Is there a Cayley graph of a non-abelian finite group that is not isomorphic to any Cayley graph of any abelian group?

Question

It's the first question I post here :) I'm sorry if the question is too specific or if it's somehow repeating others.

In other words, my question is the following. Consider a Cayley graph $\Gamma$ of a non-abelian group. Consider also the family $\mathcal{F}$ of Cayley graphs of abelian groups. Is there $\Gamma$ such that, for all $\Gamma~' \in \mathcal{F}$, $\Gamma$ is not isomorphic to $\Gamma~'$?

I've read some interesting posts such as:

• Non-isomorphic groups with the same oriented Cayley graph;
• Does a Cayley graph on a minimal symmetric set of generators determine a finite group up to isomorphism?.

However, I haven't made any progress towards the answer.

Answer 1

If I understand my own 1979 catalogue of small transitive graphs, this happens first at 12 vertices.

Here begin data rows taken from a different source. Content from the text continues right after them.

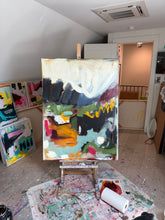 Load image into Gallery viewer, Moving Mountains 48”x36”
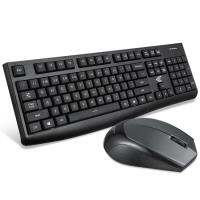 สินค้าขายดีมาแรง KEYBOARD &amp; MOUSE WIRELESS (คีย์บอร์ดและเม้าส์ไร้สาย) T1000  แป้น พิมพ์ คีบอร์ด เเ ป้ น พิ ม แป้น พิมพ์ คอม คีย์บอร์ด ไร้ สาย คี บอด ราคาถูก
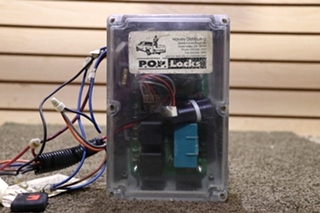 USED RV POP LOCKS KEYLESS ENTRY MODULE WITH REMOTE FOR SALE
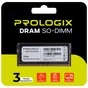 Модуль пам'яті для ноутбука SoDIMM DDR4 8GB 3200 MHz Prologix (PRO8GB3200D4S) - зменшене зображення 4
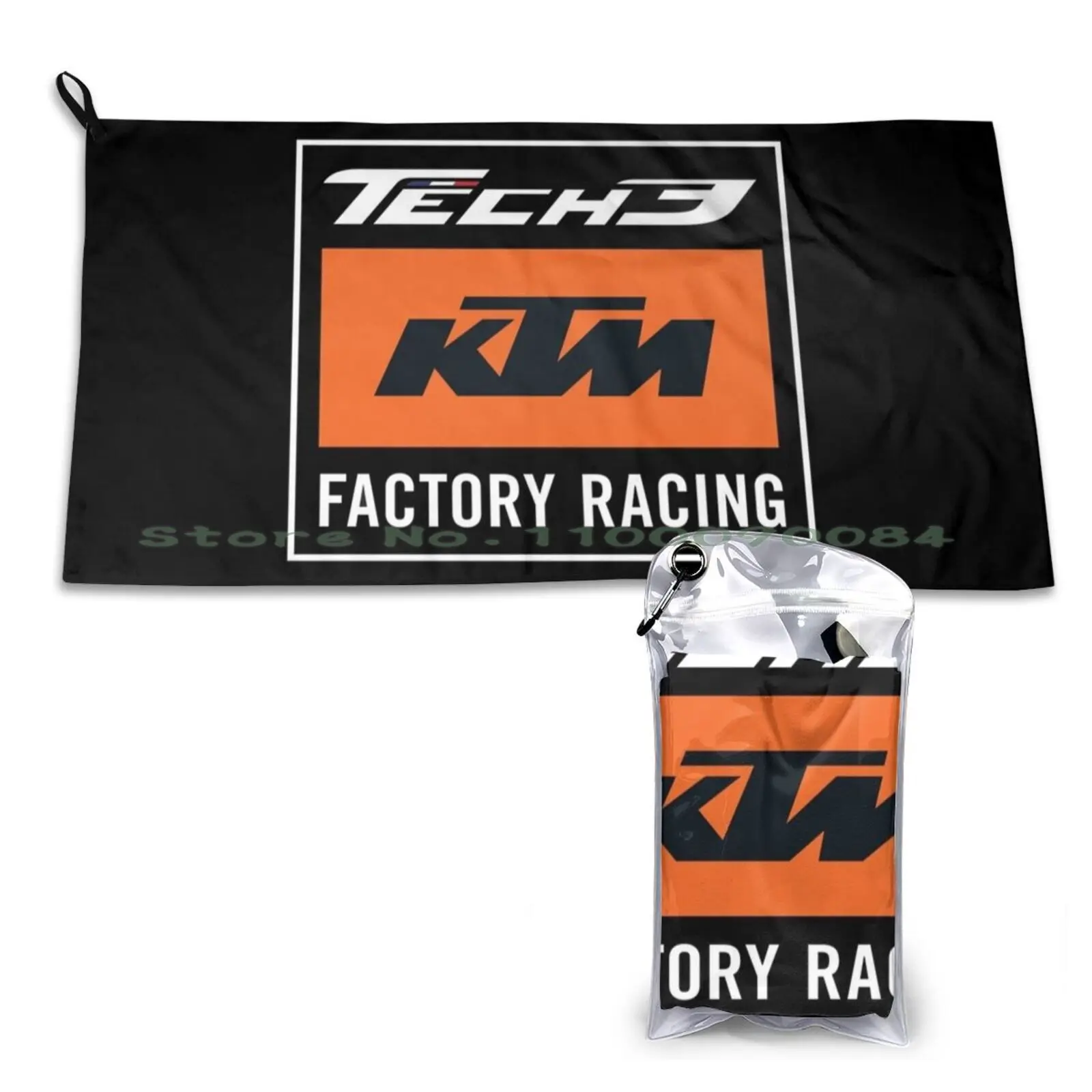 The Tech3 Asciugamano Ad Asciugatura Rapida Palestra Sport Bagno Portatile Giapponese Motorsport Street Race Volk Racing Enkei Weds Bb Ruote Da Lavoro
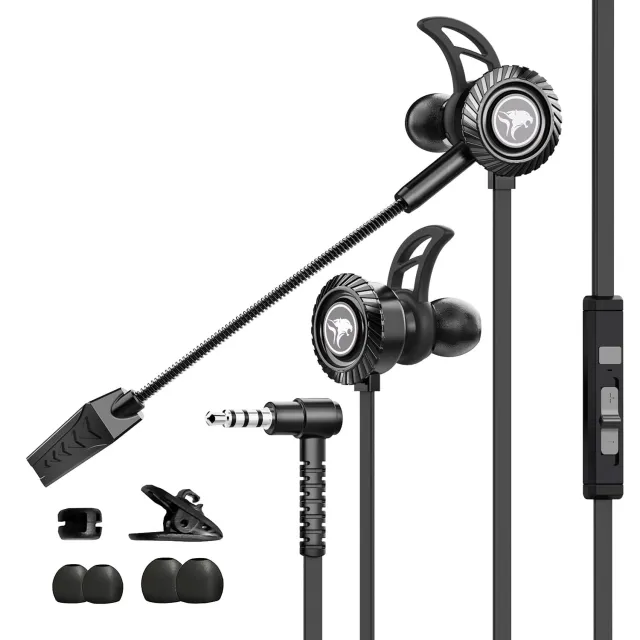 Plextone XMOWI RX1 Gaming Earphones Noise Reduction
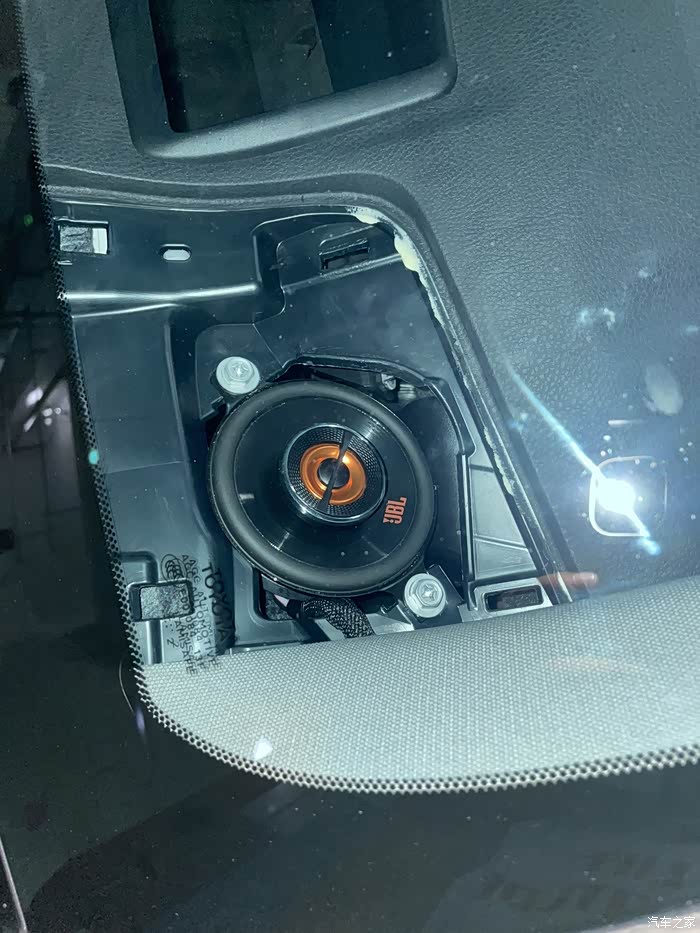 【图】更换JBL GX328同轴喇叭_凯美瑞论坛_汽车之家论坛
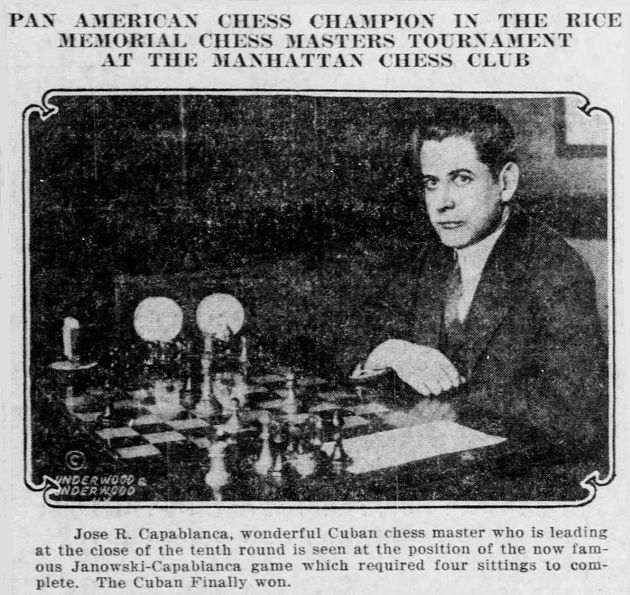 A Century of Chess New York 1916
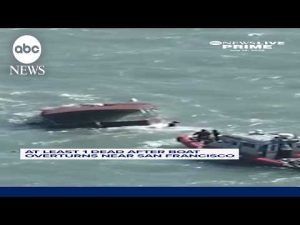 Read more about the article At least 1 dead after boat catches fire near Alcatraz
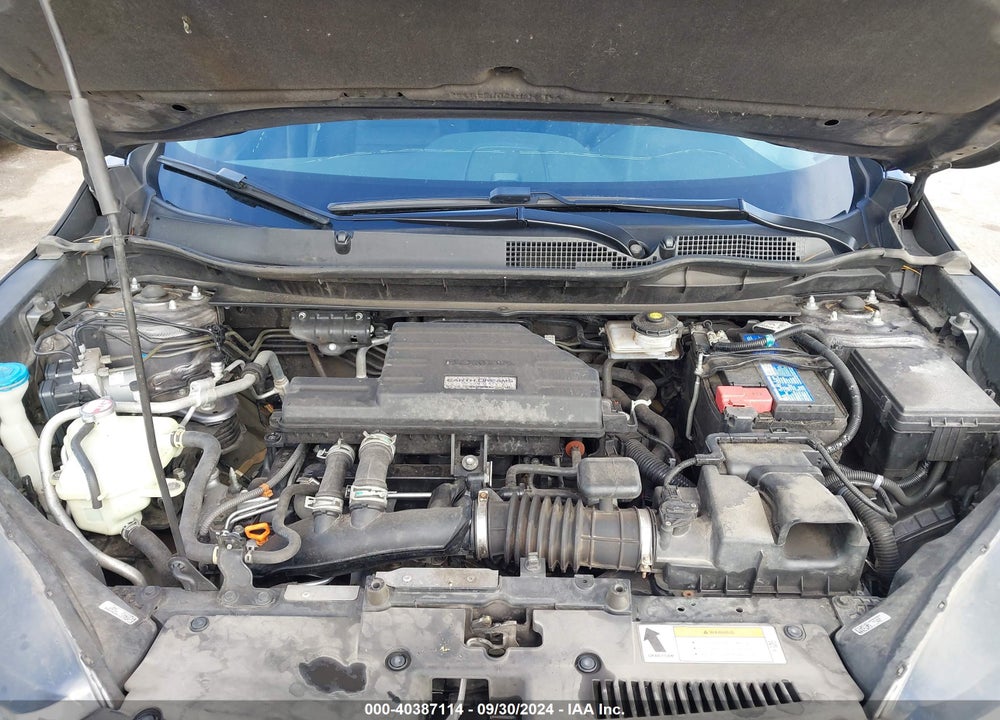 2021 HONDA CR-V AWD EX VIN: 5J6RW2H51ML005062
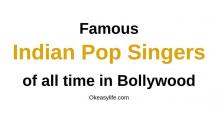 Top 10 Indian Pop Singers in Bollywood {List of Best Artists in India} - OEL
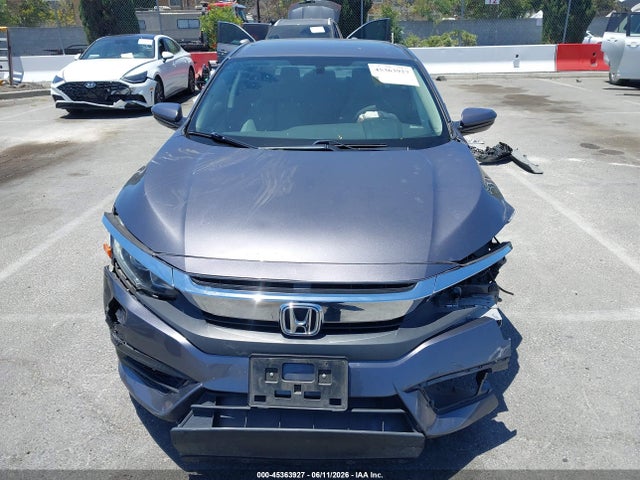 Honda Civic Lx 2017 19XFC2F54HE216145 Image 13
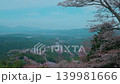 從奈良吉野山的花屋倉展望台眺望 139981666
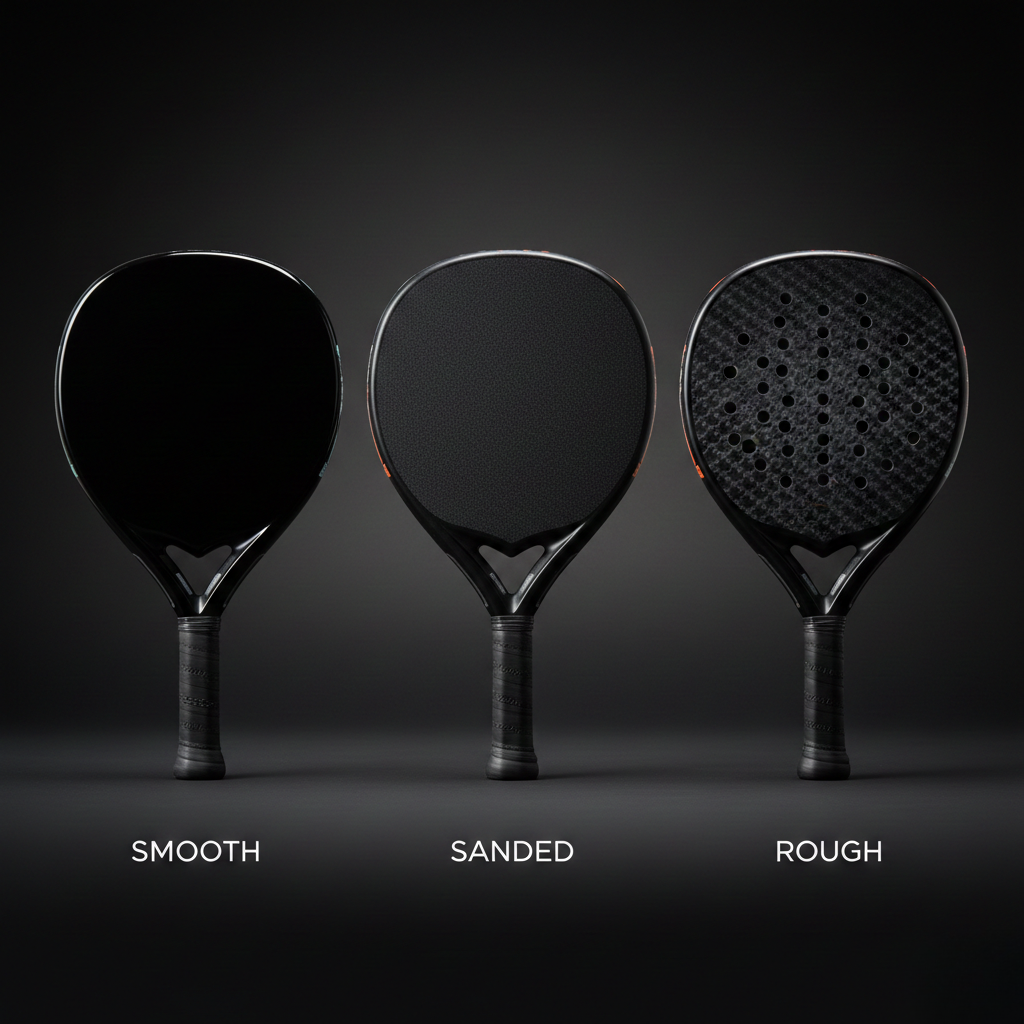 Padel Racket Surface Guide: Does Rough vs Smooth Really Matter?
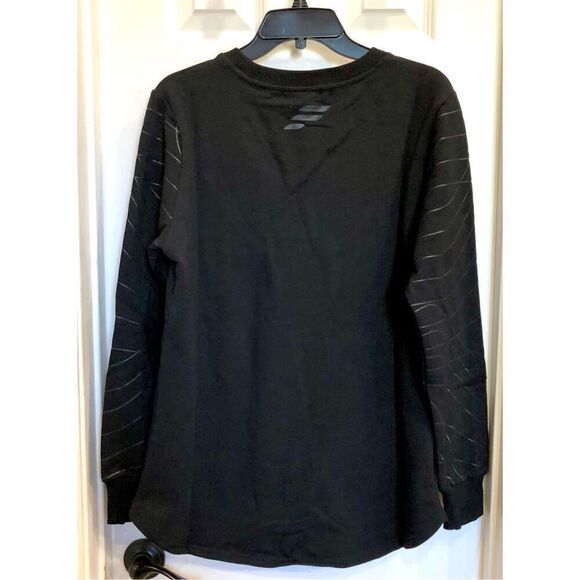 FITWEAR FASHION - NWT L Sz M+ (12) Long Sleeve Slouch Top (Fleece Lined) - Picture 14 of 16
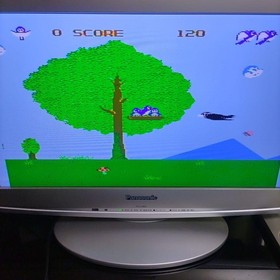 Bird Week Famicom FC Nintendo Toemiland 1986 JP ver Used Tested Cartridge Only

The simplest example to describe (L10 in the catalogue): take the tetrahedon and cut off each of the corners to make a little triangle; the skeleton is a cubic cayley graph but not of an abelian group.

One very simple observation is that cayley graphs of abelian groups generally have lots of 4-cycles formed by edges $g$, $h$, $g^{-1}$, $h^{-1}$ from two of the generators. So, a cayley graph of degree at least 3 without 4-cycles is not a cayley graph of an abelian group. Like the example I gave.

Answer 2

Choose your connection set $C$ so that the Cayley graph $\Gamma$ relative to $C$ is a graphical regular representation of $G$. Then the stabilizer of a vertex of $\Gamma$ is trivial. If $\Gamma$ was a Cayley graph for a second group $H$, the the order of $\mathrm{Aut}(\Gamma)$ would have order at least $|GH|$, and so its vertex stabilizers are non-trivial.

If $G$ is not abelian with exponent greater than four and not generalized dicyclic (google) and not one of 13 exceptional groups (with order at most 32), than it has a GRR (= graphical regular representation).

Edit: I should add that, the above exceptions aside, we expect that with probability close to 1 a randomly chosen connection set will work. This has been proved for nilpotent groups of odd order.

Answer 3

Let's assume that we are talking about finitely generated groups. The Cayley graph of a finitely generated abelian group has always either 0, 1 or 2 ends, whereas for example the Cayley graph of a nonabelian free group of rank 2 has infinitely many ends, and is thus not isomorphic to the Cayley graph of any finitely generated abelian group. So the answer to your question is yes.

Answer 4

Choose a Cayley graph on a non-abelian group with girth more than $4$. It can not be a Cayley graph on an abelian group.